Provided data:
=-=-=
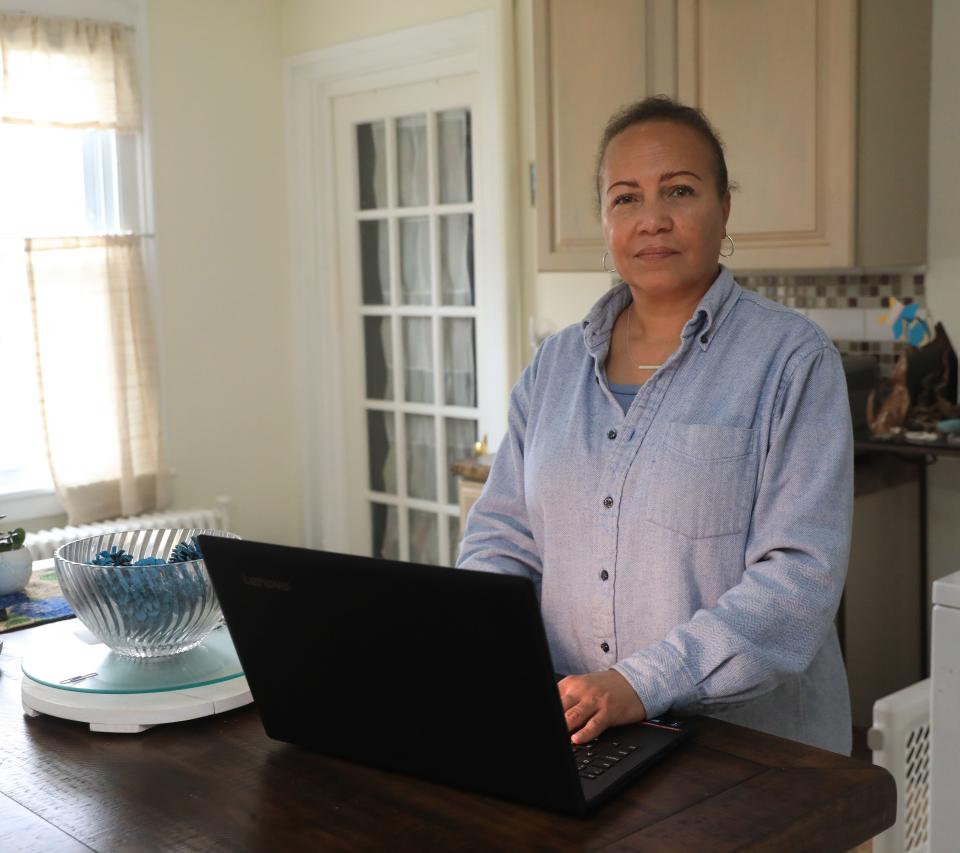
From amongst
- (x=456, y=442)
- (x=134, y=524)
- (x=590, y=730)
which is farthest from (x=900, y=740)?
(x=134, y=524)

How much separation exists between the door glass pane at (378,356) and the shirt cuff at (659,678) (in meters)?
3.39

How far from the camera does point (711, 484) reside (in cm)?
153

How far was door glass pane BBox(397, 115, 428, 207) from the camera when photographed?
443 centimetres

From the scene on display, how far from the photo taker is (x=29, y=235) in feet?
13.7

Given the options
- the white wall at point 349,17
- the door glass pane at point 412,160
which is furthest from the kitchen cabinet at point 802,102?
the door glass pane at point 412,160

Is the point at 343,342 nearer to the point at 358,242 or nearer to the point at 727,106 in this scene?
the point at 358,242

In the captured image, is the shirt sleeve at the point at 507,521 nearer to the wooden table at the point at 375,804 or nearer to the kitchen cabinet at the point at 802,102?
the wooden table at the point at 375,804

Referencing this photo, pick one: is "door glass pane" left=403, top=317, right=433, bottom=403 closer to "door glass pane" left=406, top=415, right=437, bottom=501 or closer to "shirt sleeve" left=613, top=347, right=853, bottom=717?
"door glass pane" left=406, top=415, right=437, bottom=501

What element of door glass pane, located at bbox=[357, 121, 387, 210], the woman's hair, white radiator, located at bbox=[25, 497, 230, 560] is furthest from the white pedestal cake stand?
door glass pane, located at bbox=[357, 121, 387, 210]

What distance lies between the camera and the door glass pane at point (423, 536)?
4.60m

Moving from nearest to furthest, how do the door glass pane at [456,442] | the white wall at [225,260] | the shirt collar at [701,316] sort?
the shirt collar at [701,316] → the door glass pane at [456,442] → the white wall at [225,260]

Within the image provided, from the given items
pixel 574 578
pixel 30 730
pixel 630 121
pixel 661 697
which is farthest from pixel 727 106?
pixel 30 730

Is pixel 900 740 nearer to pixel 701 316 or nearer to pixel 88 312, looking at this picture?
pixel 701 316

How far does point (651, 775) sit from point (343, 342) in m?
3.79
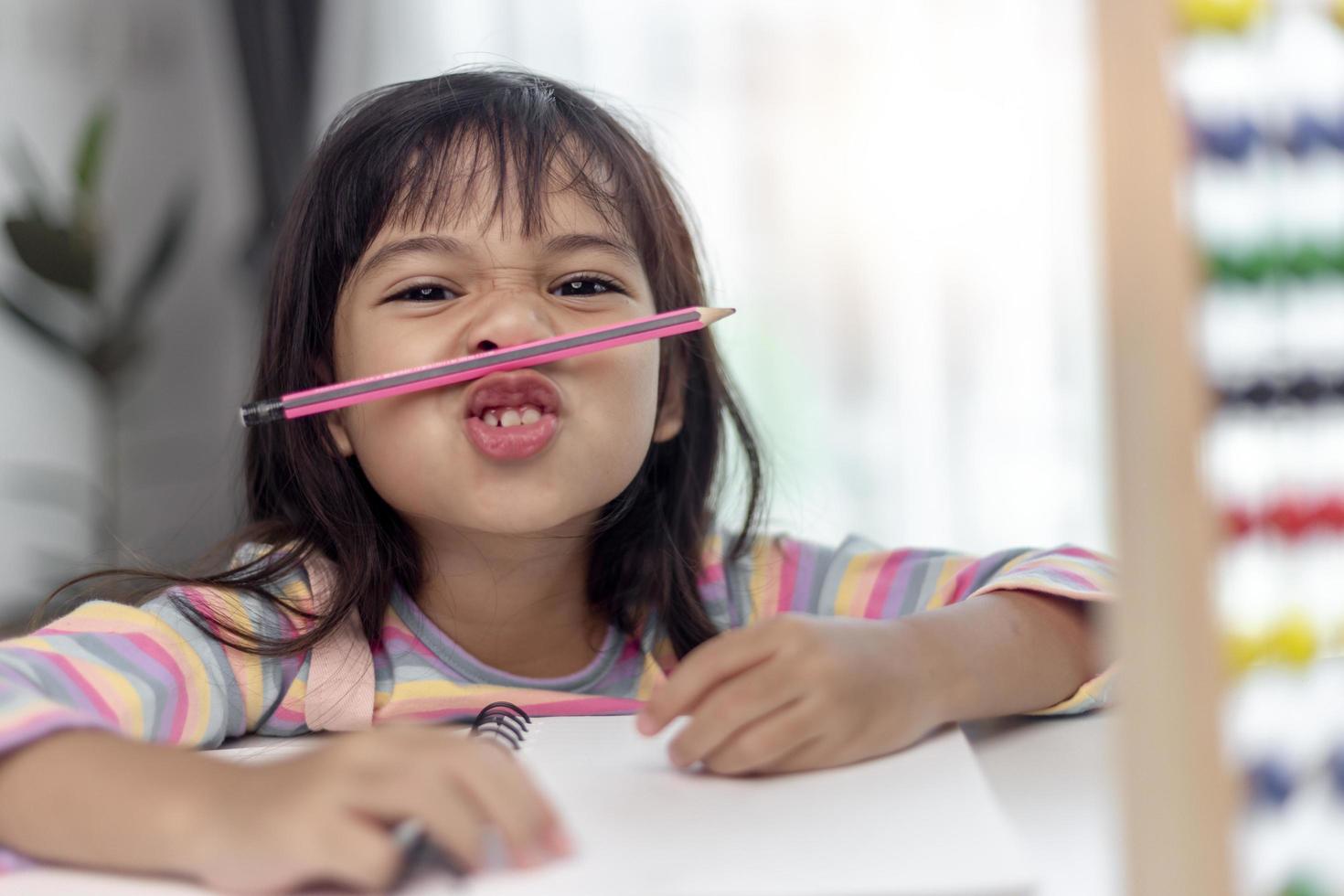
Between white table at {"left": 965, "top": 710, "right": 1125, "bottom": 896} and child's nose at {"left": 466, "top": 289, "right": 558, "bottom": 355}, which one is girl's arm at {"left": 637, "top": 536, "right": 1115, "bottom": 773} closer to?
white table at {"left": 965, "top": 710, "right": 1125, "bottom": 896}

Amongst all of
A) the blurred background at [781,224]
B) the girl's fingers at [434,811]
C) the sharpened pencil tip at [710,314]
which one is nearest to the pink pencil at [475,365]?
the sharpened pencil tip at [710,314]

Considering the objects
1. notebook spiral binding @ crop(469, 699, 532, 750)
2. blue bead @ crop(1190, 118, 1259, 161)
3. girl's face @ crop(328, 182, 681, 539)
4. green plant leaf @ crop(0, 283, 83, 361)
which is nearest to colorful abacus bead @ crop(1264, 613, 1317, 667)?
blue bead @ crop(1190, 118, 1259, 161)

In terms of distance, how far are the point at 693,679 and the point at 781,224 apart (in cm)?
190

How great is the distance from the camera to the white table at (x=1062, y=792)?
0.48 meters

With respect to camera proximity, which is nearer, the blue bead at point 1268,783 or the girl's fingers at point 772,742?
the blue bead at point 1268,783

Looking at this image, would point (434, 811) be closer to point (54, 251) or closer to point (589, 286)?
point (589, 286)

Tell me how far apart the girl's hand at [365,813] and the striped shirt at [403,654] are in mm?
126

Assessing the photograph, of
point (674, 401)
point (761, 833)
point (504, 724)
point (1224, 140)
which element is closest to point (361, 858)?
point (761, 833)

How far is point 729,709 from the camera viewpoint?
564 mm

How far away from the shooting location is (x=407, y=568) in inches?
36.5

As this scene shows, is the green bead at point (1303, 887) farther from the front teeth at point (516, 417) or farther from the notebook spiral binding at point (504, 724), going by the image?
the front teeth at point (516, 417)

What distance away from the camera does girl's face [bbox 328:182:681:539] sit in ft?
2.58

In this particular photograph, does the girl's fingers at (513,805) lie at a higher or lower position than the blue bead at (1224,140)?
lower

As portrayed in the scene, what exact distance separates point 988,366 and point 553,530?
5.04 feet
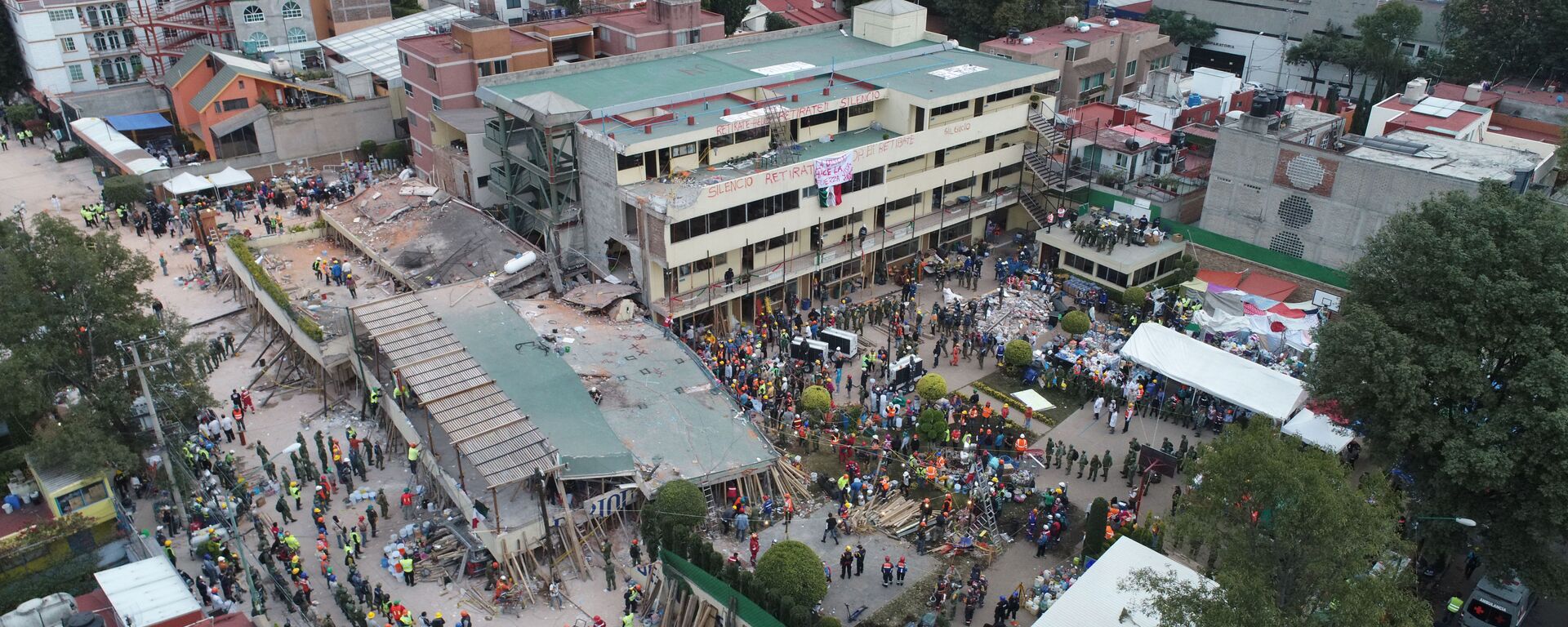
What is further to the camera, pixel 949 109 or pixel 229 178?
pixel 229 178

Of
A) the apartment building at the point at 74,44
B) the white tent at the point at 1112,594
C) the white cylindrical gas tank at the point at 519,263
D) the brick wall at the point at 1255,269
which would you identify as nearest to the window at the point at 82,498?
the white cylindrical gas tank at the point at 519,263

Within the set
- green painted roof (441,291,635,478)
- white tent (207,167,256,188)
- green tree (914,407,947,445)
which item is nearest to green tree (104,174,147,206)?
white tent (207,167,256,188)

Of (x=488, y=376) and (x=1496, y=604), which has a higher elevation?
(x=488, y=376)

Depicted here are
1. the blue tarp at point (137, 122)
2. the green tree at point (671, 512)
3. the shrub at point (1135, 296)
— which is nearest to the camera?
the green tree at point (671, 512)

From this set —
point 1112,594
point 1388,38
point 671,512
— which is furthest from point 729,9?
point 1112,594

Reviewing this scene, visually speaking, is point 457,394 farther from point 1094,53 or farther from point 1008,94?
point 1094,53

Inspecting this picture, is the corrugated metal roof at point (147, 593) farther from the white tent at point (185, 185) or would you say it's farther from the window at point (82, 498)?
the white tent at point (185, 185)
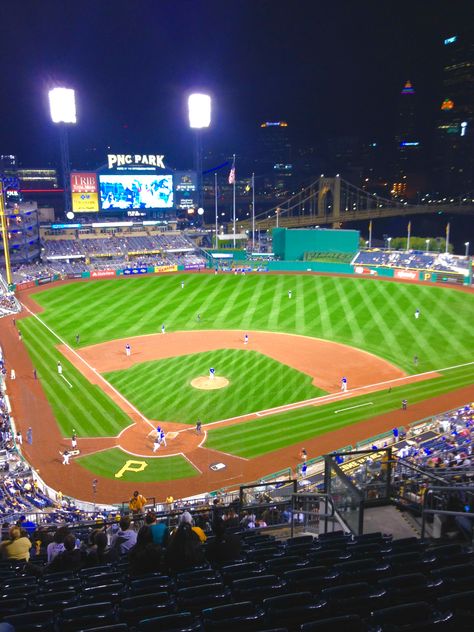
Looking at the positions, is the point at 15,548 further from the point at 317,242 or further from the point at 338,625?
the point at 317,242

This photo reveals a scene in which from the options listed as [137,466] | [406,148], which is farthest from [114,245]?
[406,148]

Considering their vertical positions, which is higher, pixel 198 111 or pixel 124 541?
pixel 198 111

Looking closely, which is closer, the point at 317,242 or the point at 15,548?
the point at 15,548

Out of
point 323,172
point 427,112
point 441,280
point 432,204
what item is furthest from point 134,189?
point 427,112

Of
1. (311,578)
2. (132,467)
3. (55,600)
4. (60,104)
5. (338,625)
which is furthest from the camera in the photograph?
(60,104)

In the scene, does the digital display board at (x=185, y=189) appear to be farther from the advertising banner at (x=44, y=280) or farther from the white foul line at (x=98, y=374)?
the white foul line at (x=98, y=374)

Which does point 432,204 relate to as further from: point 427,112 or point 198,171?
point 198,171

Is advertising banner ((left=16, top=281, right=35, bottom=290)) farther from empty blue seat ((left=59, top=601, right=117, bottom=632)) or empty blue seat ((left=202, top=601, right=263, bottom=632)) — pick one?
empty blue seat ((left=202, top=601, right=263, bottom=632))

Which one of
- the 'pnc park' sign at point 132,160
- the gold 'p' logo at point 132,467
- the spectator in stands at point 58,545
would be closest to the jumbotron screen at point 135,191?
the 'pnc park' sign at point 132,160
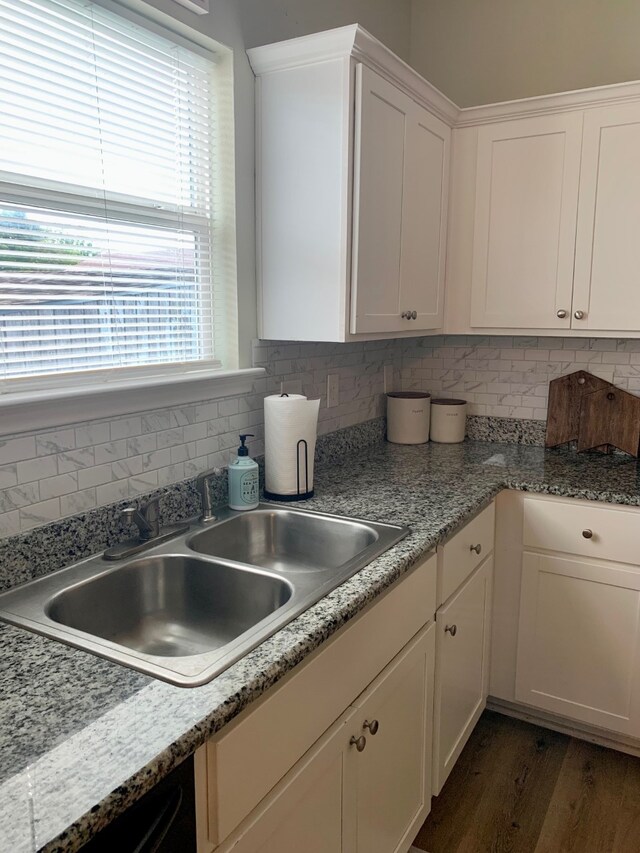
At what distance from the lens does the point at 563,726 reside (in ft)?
=-=-=
Requirement:
List the lines of the records as a numbered list, starting with the line containing "Looking at the" and continuing through the end of the records. Omit blank lines and pictures.

Result below:
1. Looking at the positions, is the point at 15,548 further from the point at 317,242 or further from the point at 338,625?
2. the point at 317,242
3. This photo reveals a scene in which from the options listed as [137,466] | [406,148], which is farthest from [114,245]?
4. [406,148]
5. Considering their vertical positions, which is higher, pixel 198 111 or pixel 124 541?
6. pixel 198 111
7. Looking closely, which is closer, the point at 317,242 or the point at 15,548?
8. the point at 15,548
9. Out of
10. point 323,172
11. point 427,112
12. point 441,280
13. point 432,204
14. what item is furthest from point 134,189?
15. point 427,112
16. Of
17. 1. (311,578)
18. 2. (132,467)
19. 3. (55,600)
20. 4. (60,104)
21. 5. (338,625)
22. which is furthest from the camera in the photograph?
23. (60,104)
24. In the scene, does the digital display board at (x=185, y=189) appear to be farther from the advertising banner at (x=44, y=280) or farther from the white foul line at (x=98, y=374)?
25. the white foul line at (x=98, y=374)
26. Which does point 432,204 relate to as further from: point 427,112 or point 198,171?
27. point 198,171
28. Is advertising banner ((left=16, top=281, right=35, bottom=290)) farther from empty blue seat ((left=59, top=601, right=117, bottom=632)) or empty blue seat ((left=202, top=601, right=263, bottom=632)) — pick one?
29. empty blue seat ((left=202, top=601, right=263, bottom=632))
30. Which one of
31. - the 'pnc park' sign at point 132,160
32. - the gold 'p' logo at point 132,467
33. - the spectator in stands at point 58,545
34. would be closest to the jumbotron screen at point 135,191?
35. the 'pnc park' sign at point 132,160
36. At what distance from the lens does the point at 563,726 reside (in ft)?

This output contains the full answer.